Defence lawyers wanted McAfee to use an appearance of impropriety alone as grounds to dismiss Willis. But McAfee applied a different standard, that there was an actual conflict of interest, which was harder for defence lawyers to meet.

McAfee concluded the defence didn’t present sufficient evidence to prove that Willis has benefited financially from the case and her relationship with Wade. He also ruled that Wade’s removal would clear up the appearance of impropriety.

But, the judge added: “This finding is by no means an indication that the Court condones this tremendous lapse in judgment.”

In August 2023, Trump and 18 co-defendants were indicted on racketeering charges alleging they engaged in a criminal conspiracy to subvert the 2020 presidential election. All defendants pleaded not guilty; four since have taken plea deals.

Steve Sadow, Trump’s lead counsel in the Georgia case, said Friday his legal team would use all legal options available to get the case dismissed. Trump’s campaign sent a fundraising email to supporters shortly after the ruling became public, asking for their support to “end the witch hunt.” It wasn’t immediately clear if Roman would seek to appeal McAfee’s decision. “This opinion is a vindication that everything put forth by the defence was true, accurate and relevant,” Merchant, Roman’s lawyer, told the Journal before Wade’s resignation. “The judge clearly agreed with the defence that the actions of Willis are a result of her poor judgment and that there is a risk to the future of this case if she doesn’t quickly work to cure her conflict.” While Friday’s ruling represented a reprieve from the immediate threat of disqualification for Willis, “her troubles are far from over,” said Clark Cunningham, a Georgia State College of Law professor who has been following the case.

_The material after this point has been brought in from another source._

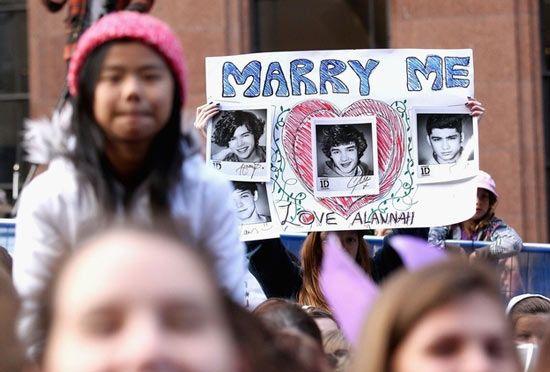 Ilyen az igazi One Direction tömeghisztéria - Vegyél el feleségül - a biztonság kedvéért több fényképpel.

Cunningham said that because Roman and others could appeal McAfee’s motion, “the risk of her removal and resulting disqualification of her entire office still looms.”

Any appeal would further delay setting a trial date in the case. Some Willis allies had suggested for weeks Wade should step away from the case.

“It’s time to turn the page on this distraction and get back to what this case is really about – the mountain of evidence against Donald Trump and his co-conspirators concerning one of the most serious alleged criminal conspiracies in American history,” said Norm Eisen, a senior fellow at the Brookings Institution who worked in the Obama administration.

McAfee focused part of his ruling on a hearing about the disqualification motion during which – in surprise moves – Wade and Willis took the stand for hours of combative testimony.

Willis and Wade had sought to defend their relationship against sharp questioning from defence lawyers. McAfee concluded that the hearing raised “reasonable questions about whether the District Attorney and her hand-selected lead [Wade] testified untruthfully about the timing of their relationship.”

Of their testimony, McAfee wrote, “an odour of mendacity remains.”

McAfee also criticised Willis for delivering a speech at a Black church, where she attacked criticism of Wade’s qualifications as being racially motivated. She gave the speech before she responded in court to the Roman filing. McAfee called her public statements “legally improper.”

“The time may well have arrived for an order preventing the State from mentioning the case in any public forum,” he wrote.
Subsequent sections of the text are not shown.